I THINK NOT!! So, Sid had to work allll day long on Saturday and me and Miss Bailey just stayed at home and loved on each other all day. It was wonderful. We have not been home and rested on a Saturday in I don't know when. Sid and I talked about going to Jackson today to see his grandparents, but ended up not going. Don't really know why, we just didn't I don't guess. I thought seriously about taking Bay to a walk-in clinic today in Meridian but decided not to do that, too. She is just still so congested in her chest. I loathe going to the doctor and not getting anything out of it, which is what has happened the past few times I've taken her. They tell me she is too small to give her anything for it. So what happens when it turns into broncitis or worse yet, pnumonia (I'm quite sure neither of those are spelled right)? So I opted to just keep her at home and love on her again all day today.
This week, we are gearing up for a trip to the beach with Mom and Maggie. The rest of the family will get to go when we have to come home. But I'm excited to see Bailey in the water. And I'm even more super excited about her way cheap bathing suits I got off of ebay. I could not find a swim suit in her size anywhere except Gymboree. And it was going to cost over $20 bucks for that one. I just couldn't bring myself to pay that for a suit she would only be able to wear on this one trip. If we go again this summer, she'll for sure be grown out of whatever she is able to wear now. So I was proud of myself for the ebay finds. Let's just hope they come in before we leave on Saturday morning.

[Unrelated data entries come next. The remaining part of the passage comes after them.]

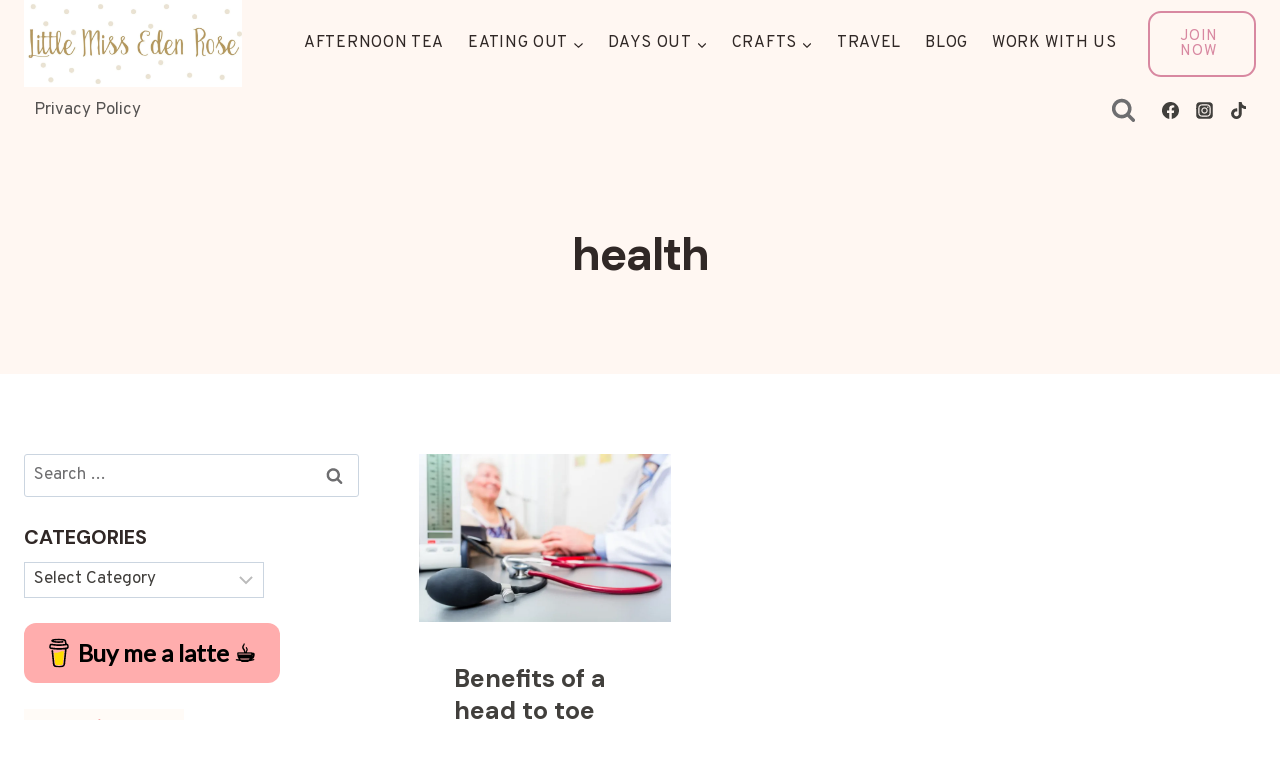

--- FILE ---
content_type: text/html; charset=utf-8
request_url: https://www.google.com/recaptcha/api2/aframe
body_size: 266
content:
<!DOCTYPE HTML><html><head><meta http-equiv="content-type" content="text/html; charset=UTF-8"></head><body><script nonce="COzsJDphul1yHhLnoyktrQ">/** Anti-fraud and anti-abuse applications only. See google.com/recaptcha */ try{var clients={'sodar':'https://pagead2.googlesyndication.com/pagead/sodar?'};window.addEventListener("message",function(a){try{if(a.source===window.parent){var b=JSON.parse(a.data);var c=clients[b['id']];if(c){var d=document.createElement('img');d.src=c+b['params']+'&rc='+(localStorage.getItem("rc::a")?sessionStorage.getItem("rc::b"):"");window.document.body.appendChild(d);sessionStorage.setItem("rc::e",parseInt(sessionStorage.getItem("rc::e")||0)+1);localStorage.setItem("rc::h",'1768951759842');}}}catch(b){}});window.parent.postMessage("_grecaptcha_ready", "*");}catch(b){}</script></body></html>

I've got a busy week ahead of me, so I doubt there will be much time for blogging. Tomorrow, at 2:00 p.m. I have something going on that I sure could use some prayers for. I don't want to discuss it here, but I am just at a place where I once again find myself at a crossroads. I know what I want and what I wish would happen, but I also know I'm not the one in control of situations like this and in the end, it'll work out according to His will and what He ultimatly has in store for my future. Now that I have Bailey to think about, decesions just take on a whole new meaning. I don't just make them for myself anymore, but for her best interest, too. It is just my prayer that I find peace and understanding and His will in all that happens.
Hope your weekend was a aweseom as our's was and your upcoming week is full of life and fun!!